Epic doesn’t just make games, either: it’s also responsible for providing one of the most widely used operating systems in game development, Unreal Engine. And with Unreal Engine underpinning Fortnite, Epic has managed to eradicate the need for a middleman: rather than purchasing through a third-party platform like Steam, customers buy directly from Epic, streamlining the process for players and, more importantly, removing approximately 30 percent in commission fees from Epic’s outgoings.
With so many successful moving parts in play, Epic’s value has soared. In 2012, when Chinese tech giant Tencent bought a 40 percent stake in the company, Epic was valued at just $825m. Today, it is estimated to be worth between $5bn and $8bn.

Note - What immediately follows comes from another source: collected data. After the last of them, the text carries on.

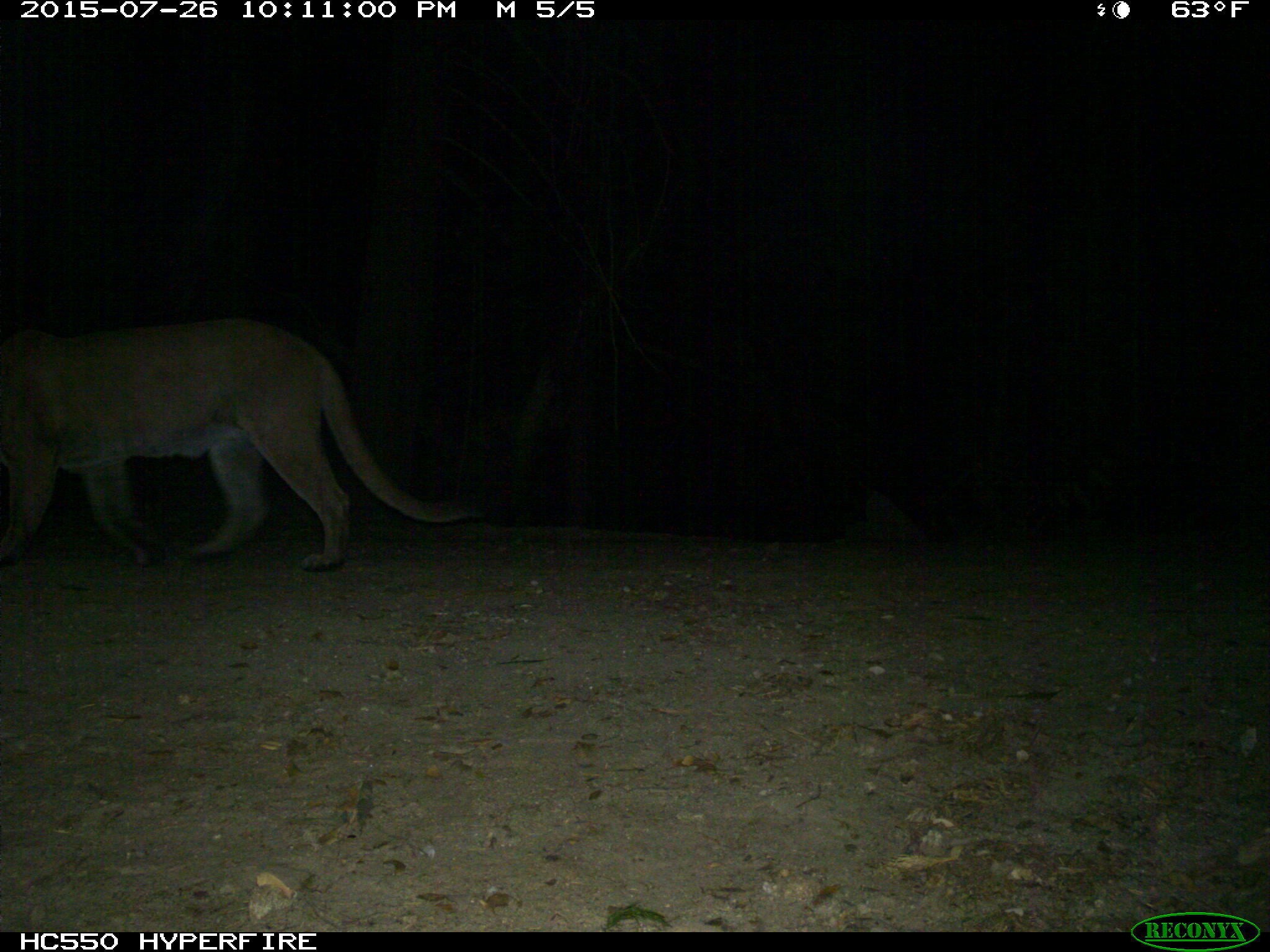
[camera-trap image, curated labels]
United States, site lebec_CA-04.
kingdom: Animalia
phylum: Chordata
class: Mammalia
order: Carnivora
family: Felidae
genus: Puma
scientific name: Puma concolor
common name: mountain lion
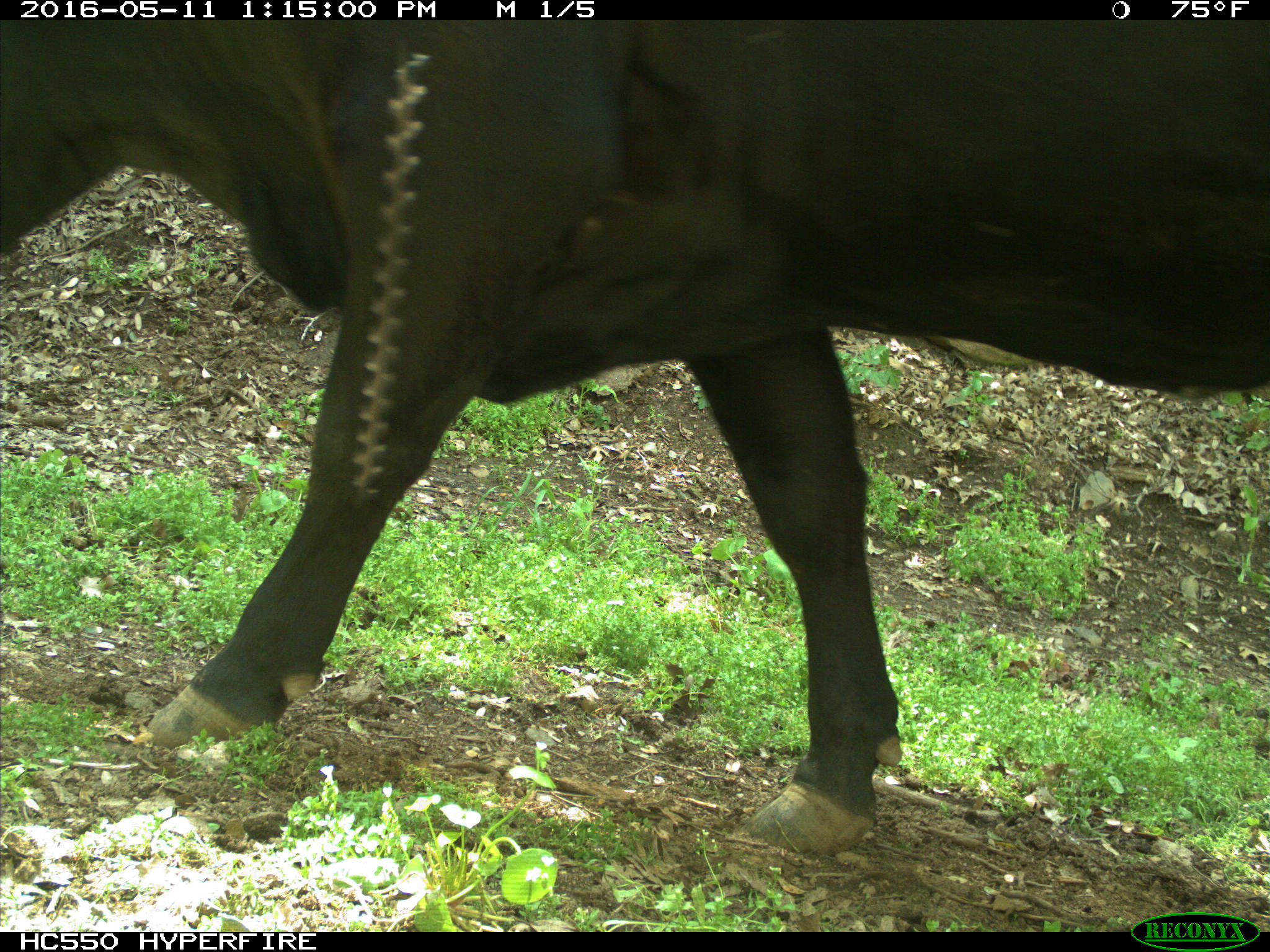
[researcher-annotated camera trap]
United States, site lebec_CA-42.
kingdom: Animalia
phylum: Chordata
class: Mammalia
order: Artiodactyla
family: Bovidae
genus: Bos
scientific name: Bos taurus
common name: domestic cow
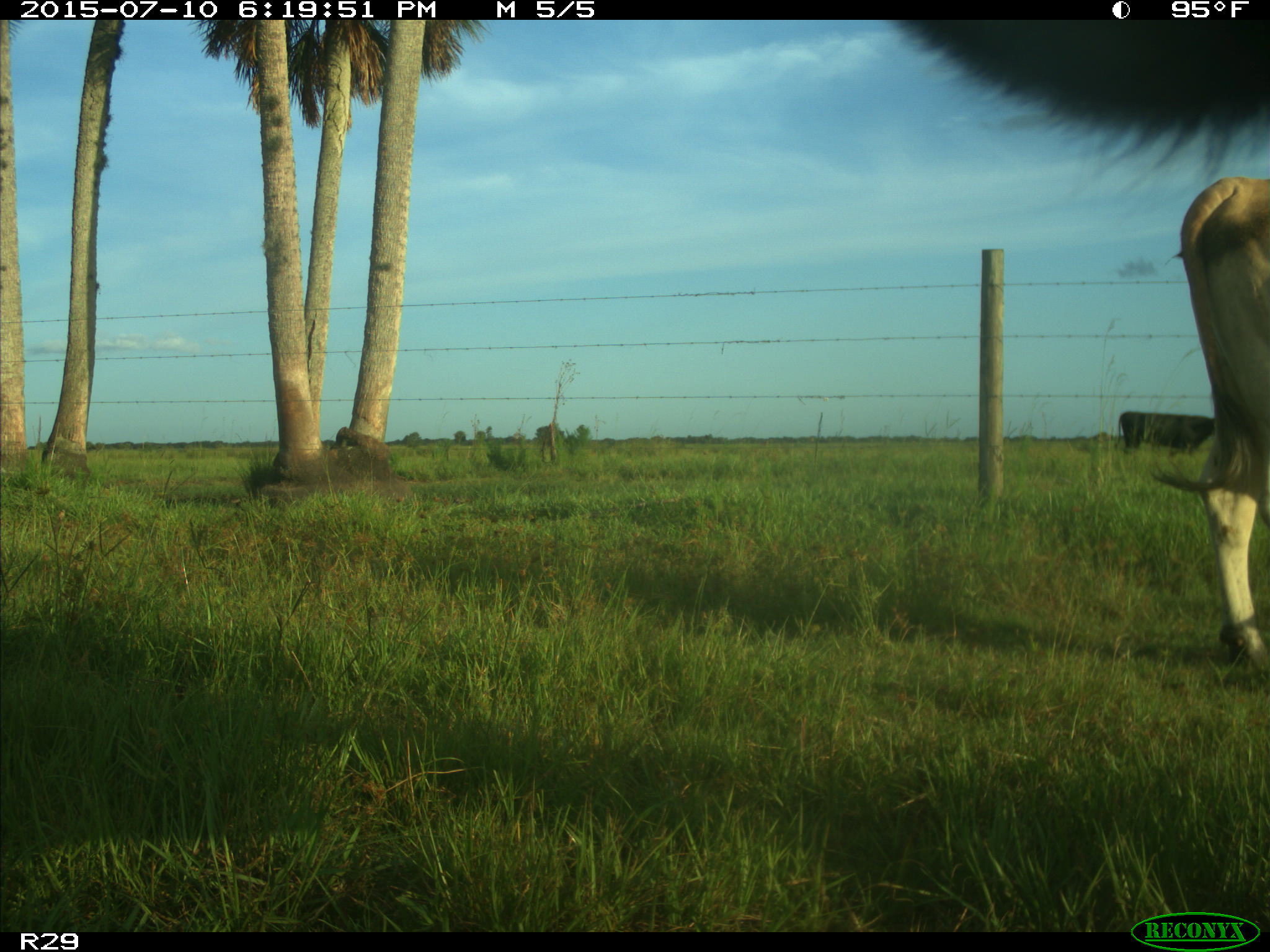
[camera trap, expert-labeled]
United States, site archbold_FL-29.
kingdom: Animalia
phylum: Chordata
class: Mammalia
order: Artiodactyla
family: Bovidae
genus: Bos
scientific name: Bos taurus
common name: domestic cow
Bos taurus (domestic cow).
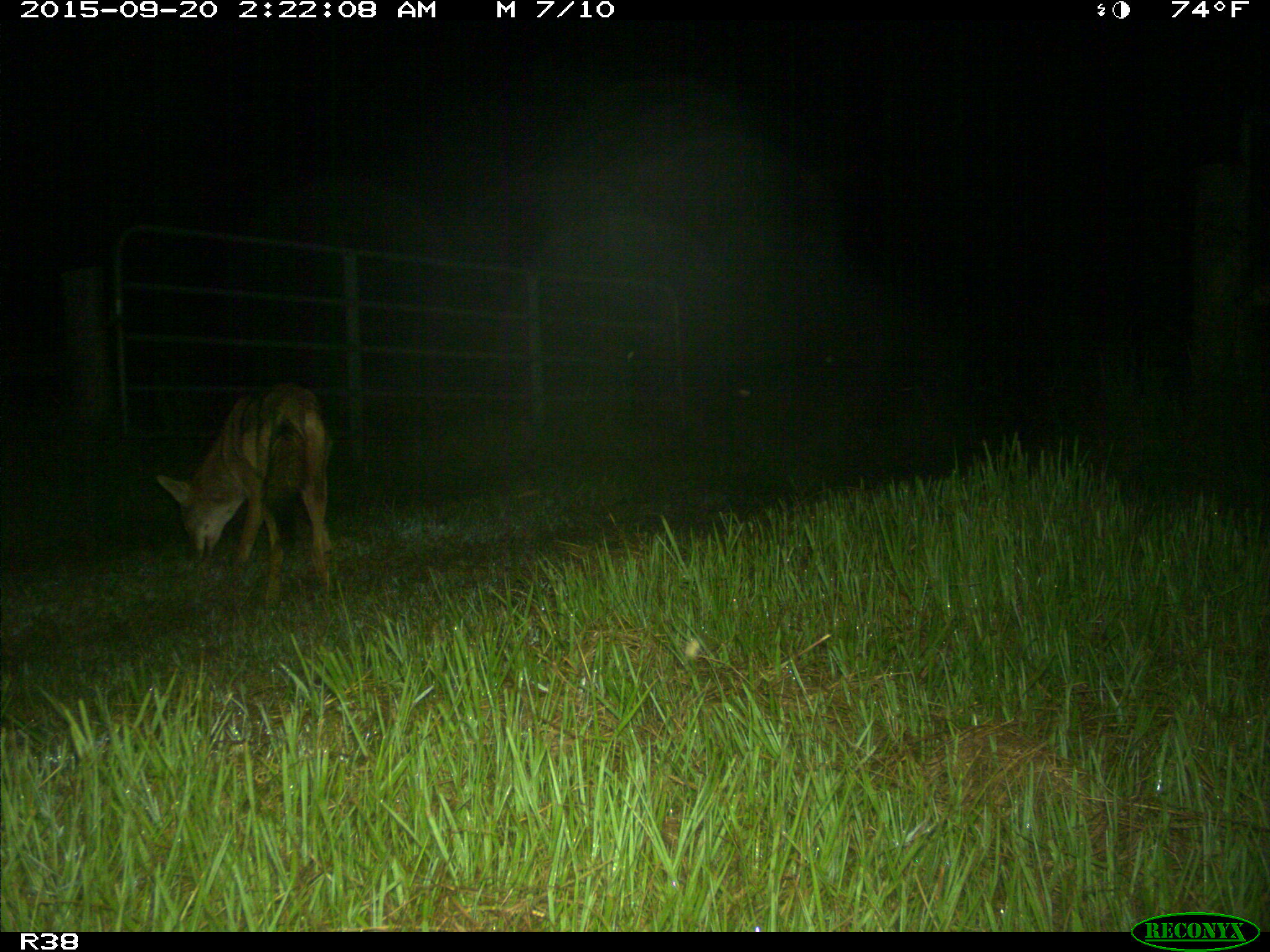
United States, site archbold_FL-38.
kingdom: Animalia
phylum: Chordata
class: Mammalia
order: Carnivora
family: Canidae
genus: Canis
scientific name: Canis latrans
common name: coyote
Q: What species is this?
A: Canis latrans (coyote).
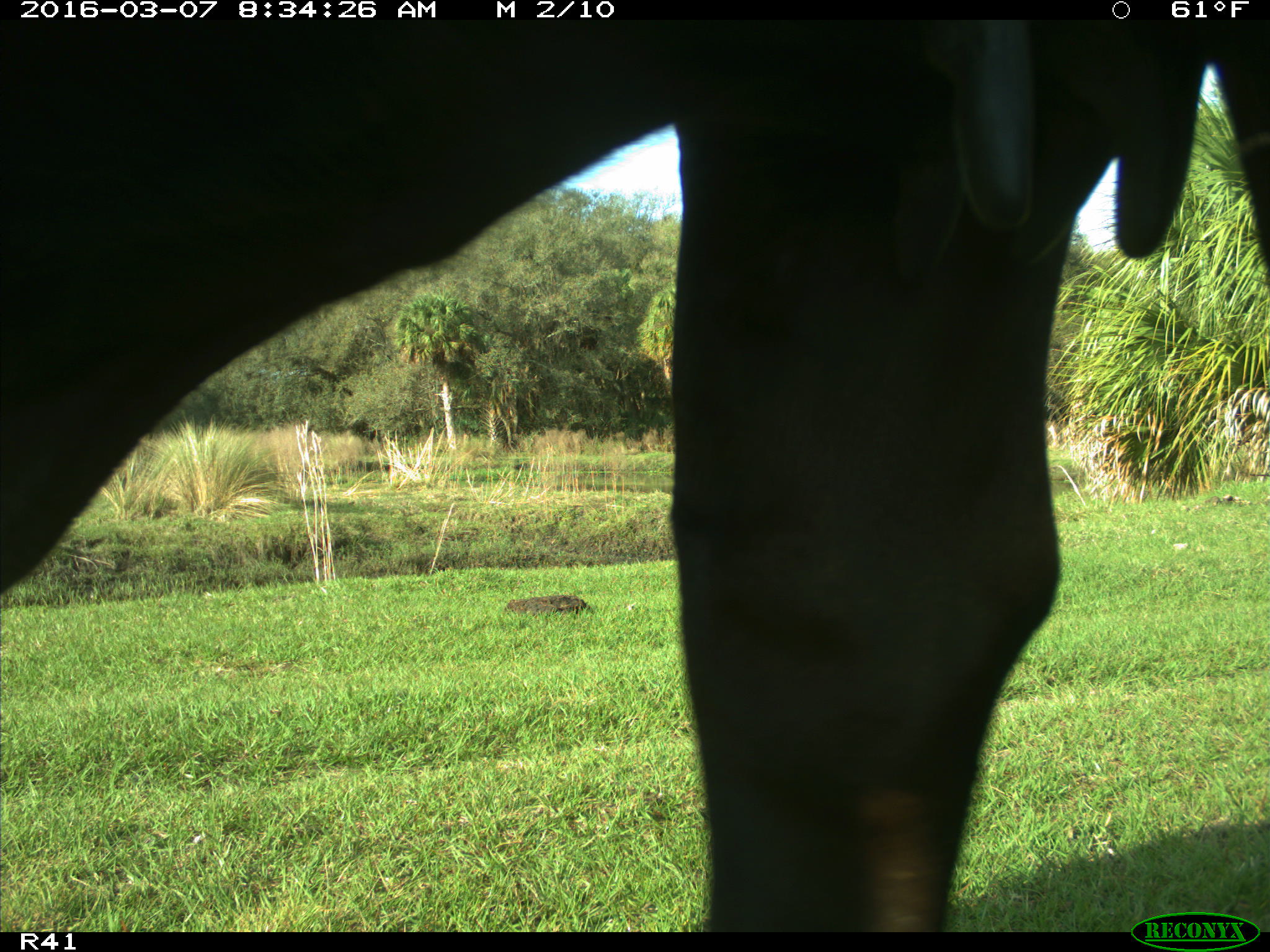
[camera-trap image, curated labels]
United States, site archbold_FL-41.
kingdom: Animalia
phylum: Chordata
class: Mammalia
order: Artiodactyla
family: Bovidae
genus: Bos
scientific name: Bos taurus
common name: domestic cow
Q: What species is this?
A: Bos taurus (domestic cow).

Fortnite’s success isn’t down to good luck, nor is it a case of being in the right place at the right time: it rests on an ingenious business model that understands human behaviour, appeals to the masses and keeps them coming back for more.
Naturally, other industry players will attempt to emulate Fortnite’s success, but replicating each element of this particular formula will be far from easy. To paraphrase the growing contingent of schoolchildren, celebrities and professional athletes who have entered the gaming community via Fortnite, Epic has well and truly ‘ganked’ its rivals.